I would happily send you $10 through Pay Pal for your recipes but don’t want to put down my credit card info. If you want to send me a PayPal invoice that would work. Thank you.
Hey Bonnie,
Thank you! If you’d like to, there is a “Donate” button on the sidebar of the website you can use to donate money. It would be really appreciated!
Unfortunately not in a financial situation to be able to donate, but shared this article with everyone I know! Thanks so much!!
Not a big deal Ashley, I’d rather you not donate if you don’t have the financial means to do so. I’m just happy to hear you shared the website 🙂
Hi i bought everything for week one and want to start but it says by the first recipe for lunch that one must see the day-by-day meats but i cant find that and i dont know which meat to use for the first recipe canned chicken and spinach sald.
Hey Puna,
So on Day 1 it will tell you this for lunch:
[ 2 Cups Spinach, 3 Tbsp. Olive Oil & 1/3 Cup Canned Chicken ]
You can add seasonings of your choice to salads – just be weary of
onion and garlic powder.
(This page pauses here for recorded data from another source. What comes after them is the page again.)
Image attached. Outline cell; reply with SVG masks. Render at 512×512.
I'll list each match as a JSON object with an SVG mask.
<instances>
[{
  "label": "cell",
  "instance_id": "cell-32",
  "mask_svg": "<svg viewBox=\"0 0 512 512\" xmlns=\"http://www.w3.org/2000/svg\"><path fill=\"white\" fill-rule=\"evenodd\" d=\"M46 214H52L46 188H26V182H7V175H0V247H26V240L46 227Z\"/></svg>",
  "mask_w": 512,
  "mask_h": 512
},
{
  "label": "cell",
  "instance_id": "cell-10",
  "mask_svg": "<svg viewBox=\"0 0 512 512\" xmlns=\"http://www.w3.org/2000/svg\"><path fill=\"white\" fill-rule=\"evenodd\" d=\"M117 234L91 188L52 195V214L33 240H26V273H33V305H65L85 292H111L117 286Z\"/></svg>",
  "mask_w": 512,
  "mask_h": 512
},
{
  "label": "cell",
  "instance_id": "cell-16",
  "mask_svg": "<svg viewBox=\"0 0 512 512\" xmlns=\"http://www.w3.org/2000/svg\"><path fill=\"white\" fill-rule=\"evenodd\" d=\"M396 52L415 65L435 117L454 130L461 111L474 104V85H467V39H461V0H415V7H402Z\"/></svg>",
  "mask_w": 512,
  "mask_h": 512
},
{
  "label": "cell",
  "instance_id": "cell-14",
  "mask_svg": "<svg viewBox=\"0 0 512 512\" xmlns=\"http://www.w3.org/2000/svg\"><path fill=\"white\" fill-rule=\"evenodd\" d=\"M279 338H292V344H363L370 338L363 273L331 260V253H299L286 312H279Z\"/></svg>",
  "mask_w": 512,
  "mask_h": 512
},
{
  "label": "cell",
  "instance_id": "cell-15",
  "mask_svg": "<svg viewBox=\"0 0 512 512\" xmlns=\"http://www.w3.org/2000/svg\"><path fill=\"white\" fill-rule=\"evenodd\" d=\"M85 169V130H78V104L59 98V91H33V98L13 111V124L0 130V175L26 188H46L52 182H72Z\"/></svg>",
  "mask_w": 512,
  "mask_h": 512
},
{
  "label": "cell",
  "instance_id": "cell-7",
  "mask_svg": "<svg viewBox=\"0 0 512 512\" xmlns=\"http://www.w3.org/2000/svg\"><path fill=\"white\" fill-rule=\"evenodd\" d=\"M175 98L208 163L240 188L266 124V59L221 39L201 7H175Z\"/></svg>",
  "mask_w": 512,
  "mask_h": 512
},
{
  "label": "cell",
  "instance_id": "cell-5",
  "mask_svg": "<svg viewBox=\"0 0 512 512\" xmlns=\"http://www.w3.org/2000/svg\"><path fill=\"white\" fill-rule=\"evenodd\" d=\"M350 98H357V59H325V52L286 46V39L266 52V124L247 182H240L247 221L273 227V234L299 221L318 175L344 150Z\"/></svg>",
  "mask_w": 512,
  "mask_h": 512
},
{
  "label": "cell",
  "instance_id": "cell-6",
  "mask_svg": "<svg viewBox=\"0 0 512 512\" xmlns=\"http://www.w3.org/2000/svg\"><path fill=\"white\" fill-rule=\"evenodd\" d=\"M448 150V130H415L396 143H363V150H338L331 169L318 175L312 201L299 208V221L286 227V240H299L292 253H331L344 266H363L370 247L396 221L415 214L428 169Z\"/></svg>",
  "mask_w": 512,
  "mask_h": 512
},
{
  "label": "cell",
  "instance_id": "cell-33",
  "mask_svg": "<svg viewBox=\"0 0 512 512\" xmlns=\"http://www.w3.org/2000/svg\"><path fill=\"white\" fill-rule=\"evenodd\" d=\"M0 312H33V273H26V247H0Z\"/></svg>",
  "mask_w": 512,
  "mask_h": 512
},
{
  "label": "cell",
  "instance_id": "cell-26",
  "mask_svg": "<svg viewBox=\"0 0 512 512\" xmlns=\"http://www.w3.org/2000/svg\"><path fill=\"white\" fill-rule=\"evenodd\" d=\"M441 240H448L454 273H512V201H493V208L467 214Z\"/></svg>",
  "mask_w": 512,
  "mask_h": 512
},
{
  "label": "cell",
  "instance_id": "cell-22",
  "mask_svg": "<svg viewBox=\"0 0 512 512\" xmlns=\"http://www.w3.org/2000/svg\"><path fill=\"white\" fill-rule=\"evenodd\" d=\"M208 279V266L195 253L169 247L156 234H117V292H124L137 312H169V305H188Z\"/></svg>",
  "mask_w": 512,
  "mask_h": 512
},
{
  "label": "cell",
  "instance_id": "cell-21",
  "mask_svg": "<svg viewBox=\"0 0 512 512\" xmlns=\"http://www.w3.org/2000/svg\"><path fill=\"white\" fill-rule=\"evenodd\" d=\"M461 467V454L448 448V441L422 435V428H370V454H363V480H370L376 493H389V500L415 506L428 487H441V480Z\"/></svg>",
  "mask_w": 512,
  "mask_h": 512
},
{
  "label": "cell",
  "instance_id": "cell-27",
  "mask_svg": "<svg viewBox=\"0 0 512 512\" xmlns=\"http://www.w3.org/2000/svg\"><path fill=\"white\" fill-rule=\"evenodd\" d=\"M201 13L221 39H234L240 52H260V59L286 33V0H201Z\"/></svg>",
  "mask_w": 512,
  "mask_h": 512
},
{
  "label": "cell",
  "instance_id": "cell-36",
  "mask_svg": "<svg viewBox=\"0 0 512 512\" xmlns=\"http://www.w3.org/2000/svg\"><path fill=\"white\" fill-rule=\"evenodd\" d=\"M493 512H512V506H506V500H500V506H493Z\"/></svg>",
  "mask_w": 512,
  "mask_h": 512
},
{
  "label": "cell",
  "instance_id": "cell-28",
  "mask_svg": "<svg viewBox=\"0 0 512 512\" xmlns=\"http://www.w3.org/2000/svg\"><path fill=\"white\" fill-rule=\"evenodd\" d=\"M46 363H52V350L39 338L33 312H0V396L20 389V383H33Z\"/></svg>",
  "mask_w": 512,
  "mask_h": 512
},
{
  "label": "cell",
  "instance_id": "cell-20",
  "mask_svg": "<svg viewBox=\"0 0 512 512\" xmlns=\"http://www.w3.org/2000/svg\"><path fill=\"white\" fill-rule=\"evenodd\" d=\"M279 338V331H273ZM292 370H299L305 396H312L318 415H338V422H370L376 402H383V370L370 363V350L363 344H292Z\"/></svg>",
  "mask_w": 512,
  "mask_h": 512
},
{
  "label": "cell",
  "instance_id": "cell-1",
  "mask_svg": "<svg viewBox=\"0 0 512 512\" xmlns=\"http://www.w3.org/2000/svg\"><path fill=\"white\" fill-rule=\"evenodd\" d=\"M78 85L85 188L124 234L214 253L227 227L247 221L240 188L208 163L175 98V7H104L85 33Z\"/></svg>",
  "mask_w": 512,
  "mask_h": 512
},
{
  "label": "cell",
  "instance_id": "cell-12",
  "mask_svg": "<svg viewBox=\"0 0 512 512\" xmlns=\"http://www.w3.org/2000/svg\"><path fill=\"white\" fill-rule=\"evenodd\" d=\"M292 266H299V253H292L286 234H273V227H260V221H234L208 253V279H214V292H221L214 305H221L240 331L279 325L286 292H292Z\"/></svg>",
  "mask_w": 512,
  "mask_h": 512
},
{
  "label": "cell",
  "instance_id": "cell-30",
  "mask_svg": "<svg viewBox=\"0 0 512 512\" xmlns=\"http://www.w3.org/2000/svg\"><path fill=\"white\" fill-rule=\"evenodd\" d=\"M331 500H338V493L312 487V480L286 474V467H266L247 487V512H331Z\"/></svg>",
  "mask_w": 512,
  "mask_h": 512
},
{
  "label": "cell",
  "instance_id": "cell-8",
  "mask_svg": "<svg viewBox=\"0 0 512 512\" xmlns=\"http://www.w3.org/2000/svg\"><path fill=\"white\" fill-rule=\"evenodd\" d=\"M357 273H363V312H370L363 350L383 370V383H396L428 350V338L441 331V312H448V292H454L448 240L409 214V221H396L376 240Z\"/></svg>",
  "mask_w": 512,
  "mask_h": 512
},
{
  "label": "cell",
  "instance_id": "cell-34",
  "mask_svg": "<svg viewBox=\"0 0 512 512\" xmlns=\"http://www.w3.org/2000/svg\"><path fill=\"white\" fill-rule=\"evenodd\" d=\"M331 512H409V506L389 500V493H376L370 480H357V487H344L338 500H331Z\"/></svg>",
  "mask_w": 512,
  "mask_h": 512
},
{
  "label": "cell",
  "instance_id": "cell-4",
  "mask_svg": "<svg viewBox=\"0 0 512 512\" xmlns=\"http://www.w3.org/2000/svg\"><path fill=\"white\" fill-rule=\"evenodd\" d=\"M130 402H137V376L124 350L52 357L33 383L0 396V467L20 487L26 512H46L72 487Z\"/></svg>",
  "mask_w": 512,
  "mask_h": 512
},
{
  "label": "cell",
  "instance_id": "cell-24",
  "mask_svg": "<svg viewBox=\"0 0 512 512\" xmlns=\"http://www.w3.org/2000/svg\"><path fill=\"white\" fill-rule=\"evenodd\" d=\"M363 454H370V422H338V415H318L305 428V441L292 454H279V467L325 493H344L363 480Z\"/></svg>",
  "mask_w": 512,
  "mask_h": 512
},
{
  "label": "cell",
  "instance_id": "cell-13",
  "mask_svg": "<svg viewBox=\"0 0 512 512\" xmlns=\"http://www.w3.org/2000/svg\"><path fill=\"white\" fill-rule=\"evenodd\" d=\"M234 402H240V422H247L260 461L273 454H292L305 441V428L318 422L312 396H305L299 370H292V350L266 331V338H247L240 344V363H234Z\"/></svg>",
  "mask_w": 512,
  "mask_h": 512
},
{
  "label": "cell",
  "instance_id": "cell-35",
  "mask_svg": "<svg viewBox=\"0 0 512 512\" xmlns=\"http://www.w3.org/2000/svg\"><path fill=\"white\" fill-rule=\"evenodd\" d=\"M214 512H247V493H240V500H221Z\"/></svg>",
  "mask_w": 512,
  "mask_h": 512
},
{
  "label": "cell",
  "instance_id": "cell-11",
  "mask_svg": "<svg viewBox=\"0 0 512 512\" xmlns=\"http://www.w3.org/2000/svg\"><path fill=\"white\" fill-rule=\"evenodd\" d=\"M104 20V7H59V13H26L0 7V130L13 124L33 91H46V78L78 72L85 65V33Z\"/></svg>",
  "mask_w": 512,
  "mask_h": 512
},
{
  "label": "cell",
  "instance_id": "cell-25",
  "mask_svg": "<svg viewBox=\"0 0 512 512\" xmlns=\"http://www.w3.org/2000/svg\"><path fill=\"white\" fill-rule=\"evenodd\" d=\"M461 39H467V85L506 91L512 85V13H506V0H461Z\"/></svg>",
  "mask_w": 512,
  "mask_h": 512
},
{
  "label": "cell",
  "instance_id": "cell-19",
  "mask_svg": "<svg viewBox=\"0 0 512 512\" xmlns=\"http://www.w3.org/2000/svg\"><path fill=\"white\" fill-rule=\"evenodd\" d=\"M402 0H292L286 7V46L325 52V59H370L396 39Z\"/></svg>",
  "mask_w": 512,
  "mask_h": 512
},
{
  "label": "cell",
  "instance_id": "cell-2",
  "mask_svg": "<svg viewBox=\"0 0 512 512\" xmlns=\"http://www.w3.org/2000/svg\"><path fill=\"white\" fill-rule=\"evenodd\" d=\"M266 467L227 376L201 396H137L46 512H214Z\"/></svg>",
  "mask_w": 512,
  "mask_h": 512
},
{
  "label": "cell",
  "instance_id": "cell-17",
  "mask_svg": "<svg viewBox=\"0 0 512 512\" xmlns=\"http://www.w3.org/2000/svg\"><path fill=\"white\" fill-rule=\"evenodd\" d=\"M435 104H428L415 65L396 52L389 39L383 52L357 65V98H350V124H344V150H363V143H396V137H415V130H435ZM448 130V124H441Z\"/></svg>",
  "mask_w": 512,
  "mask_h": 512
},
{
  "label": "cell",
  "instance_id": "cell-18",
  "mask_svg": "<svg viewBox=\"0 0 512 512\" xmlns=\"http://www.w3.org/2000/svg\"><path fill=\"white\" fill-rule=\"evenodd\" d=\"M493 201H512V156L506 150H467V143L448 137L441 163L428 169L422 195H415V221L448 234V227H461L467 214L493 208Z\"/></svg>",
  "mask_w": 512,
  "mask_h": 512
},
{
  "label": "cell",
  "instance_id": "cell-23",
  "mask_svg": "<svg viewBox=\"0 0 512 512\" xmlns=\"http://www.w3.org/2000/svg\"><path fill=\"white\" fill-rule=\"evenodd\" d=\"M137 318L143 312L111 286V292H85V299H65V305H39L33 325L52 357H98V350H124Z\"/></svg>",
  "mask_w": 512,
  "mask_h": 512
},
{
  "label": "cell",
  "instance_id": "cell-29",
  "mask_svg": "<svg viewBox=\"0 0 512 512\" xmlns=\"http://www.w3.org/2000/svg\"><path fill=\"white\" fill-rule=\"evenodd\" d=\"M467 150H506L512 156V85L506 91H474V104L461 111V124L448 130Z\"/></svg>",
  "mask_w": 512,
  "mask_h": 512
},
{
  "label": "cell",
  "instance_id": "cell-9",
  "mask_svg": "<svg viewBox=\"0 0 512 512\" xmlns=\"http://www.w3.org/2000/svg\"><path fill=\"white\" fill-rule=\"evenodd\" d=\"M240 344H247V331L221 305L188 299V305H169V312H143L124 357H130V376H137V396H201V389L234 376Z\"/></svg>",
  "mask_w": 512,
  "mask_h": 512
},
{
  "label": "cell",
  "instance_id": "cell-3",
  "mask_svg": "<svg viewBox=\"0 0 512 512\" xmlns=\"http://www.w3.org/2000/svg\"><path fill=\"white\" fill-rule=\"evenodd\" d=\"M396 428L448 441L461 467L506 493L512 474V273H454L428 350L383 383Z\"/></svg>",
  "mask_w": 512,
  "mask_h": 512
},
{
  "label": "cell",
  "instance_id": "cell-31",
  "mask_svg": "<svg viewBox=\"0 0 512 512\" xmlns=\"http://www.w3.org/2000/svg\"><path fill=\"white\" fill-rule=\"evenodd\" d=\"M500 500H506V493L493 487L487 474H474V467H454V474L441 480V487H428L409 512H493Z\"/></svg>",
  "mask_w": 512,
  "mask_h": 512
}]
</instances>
Most other spices have negligable amount
of carbs when seasoning in small amounts.
That means that you follow the recipe in the brackets, which is: 2 Cups Spinach, 3 Tbsp. Olive Oil & 1/3 Cup Canned Chicken
Some days the meat changes depending on the day and leftovers from the night before. I hope that makes sense!
Thanks so much for your fast reply.
I don’t know what canned chicken is and something like that is not available in Germany .
Can I use normal chicken breast fried in olive oil ?
Yeah, of course you could 🙂 Canned chicken is just pre-cooked chicken in a container.